Jennifer Lowery~Author
/ February 12, 2012Breech-ripper instead of bodice-ripper—love it!!! Great six!
Steven Montano
/ February 12, 2012I;m adding “breech-ripper” to my vocabulary. ;D
Jessica Knauss
/ February 12, 2012Hilarious! Add a reaction and it’s perfect.
Sadie Hart
/ February 12, 2012For me it worked well, but I’m not sure how many non-romance readers will get the bodice-ripper to breech-ripper train of thought without a bit of lead up? Just food for thought. Still, cracked me up. They at least know how to enjoy a party, and I love the tie in with the title.
Monica T. Rodriguez
/ February 12, 2012You’re absolutely right, Sadie. That’s what happened to me, a “non-romance reader.” I took the comment to mean he was busting out of his breeches! Quite a different take.
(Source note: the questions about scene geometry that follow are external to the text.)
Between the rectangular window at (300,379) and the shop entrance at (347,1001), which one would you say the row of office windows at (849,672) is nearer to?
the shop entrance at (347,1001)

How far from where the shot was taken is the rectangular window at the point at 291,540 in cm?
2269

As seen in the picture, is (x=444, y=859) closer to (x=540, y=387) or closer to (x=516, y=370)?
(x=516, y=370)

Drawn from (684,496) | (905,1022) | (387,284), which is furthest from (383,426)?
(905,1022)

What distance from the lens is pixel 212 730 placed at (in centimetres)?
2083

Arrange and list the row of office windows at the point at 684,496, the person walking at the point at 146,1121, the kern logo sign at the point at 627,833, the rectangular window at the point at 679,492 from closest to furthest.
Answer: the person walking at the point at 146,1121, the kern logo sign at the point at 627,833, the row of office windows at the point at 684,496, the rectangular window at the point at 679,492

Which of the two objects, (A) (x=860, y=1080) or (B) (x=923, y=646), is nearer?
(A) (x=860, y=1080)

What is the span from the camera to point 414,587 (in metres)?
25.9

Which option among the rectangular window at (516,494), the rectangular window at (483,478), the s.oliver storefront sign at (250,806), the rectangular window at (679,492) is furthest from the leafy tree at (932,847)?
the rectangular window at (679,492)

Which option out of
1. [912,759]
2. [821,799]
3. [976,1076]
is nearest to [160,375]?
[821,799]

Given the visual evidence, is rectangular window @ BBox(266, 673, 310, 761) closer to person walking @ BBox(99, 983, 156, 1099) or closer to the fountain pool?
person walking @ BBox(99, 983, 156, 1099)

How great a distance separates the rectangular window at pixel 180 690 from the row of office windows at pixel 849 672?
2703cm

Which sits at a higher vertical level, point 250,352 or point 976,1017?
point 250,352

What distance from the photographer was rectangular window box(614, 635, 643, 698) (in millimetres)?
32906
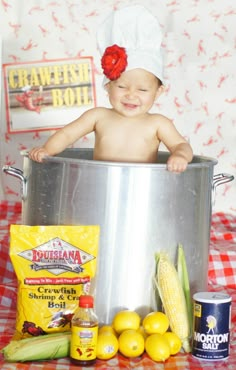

Now that I’ve gotten the right idea, I think it’s rather clever. And as someone else mentioned, it’s the sidekick who makes the comment, which does make a difference.
Jessica Subject
/ February 12, 2012A very cute six!
Jean Marie Ward
/ February 12, 2012Great closing line! I’m going to have to remember “breech ripper”. Super fun Six. And no, I didn’t find the olive sucking gross. Double dipping your chips, now *that’s* gross.
ED Martin
/ February 12, 2012Another reader loving the term “breech ripper.”
Melynda Price
/ February 12, 2012Love the “breech-ripper”, I wouldn’t change a thing
Kathleen Grieve
/ February 13, 2012Loved that last line!
Ruthie
/ February 13, 2012Like it with the addition of an internal reference to bodice-rippers, just to make it clear what the pun is about. Fun!
Heather Boyd
/ February 13, 2012I love the term breech-ripper!! LOL Great six.
Lynne Murray
/ February 13, 2012Once more into the breeches, dear friends! This may be a Rorschach kind of a phrase, I got the bodice-ripper reference, but the first thing I thought of was breech births rather than ripping the breeches off the dude. You know where babies are born feet first rather than head first, then there was a kind of X-rated thought that would require a lot of lubricant ewww, not going there. I’ve learned the hard way that over-explain things like this avoids some readers stopping and saying “What?” So rather than using a short hand not every reader would understand. Personally after a line about bodice-ripping romances, I’d put in some dialogue that explained the phrase as in–”That guy can rip off my bodice any time and I’d rip off those breeches to return the favor!” kind of thing. Just being annoyingly nit picky as is my wont!
J.A. Beard
/ February 14, 2012Breech-ripper. Great line.
Scott Bury / ScottTheWriter
/ February 27, 2012Well done. I don’t think it’s crass. It’s the way people talk, isn’t it? And that’s the goal – to write dialoge that the reader can believe people actually say.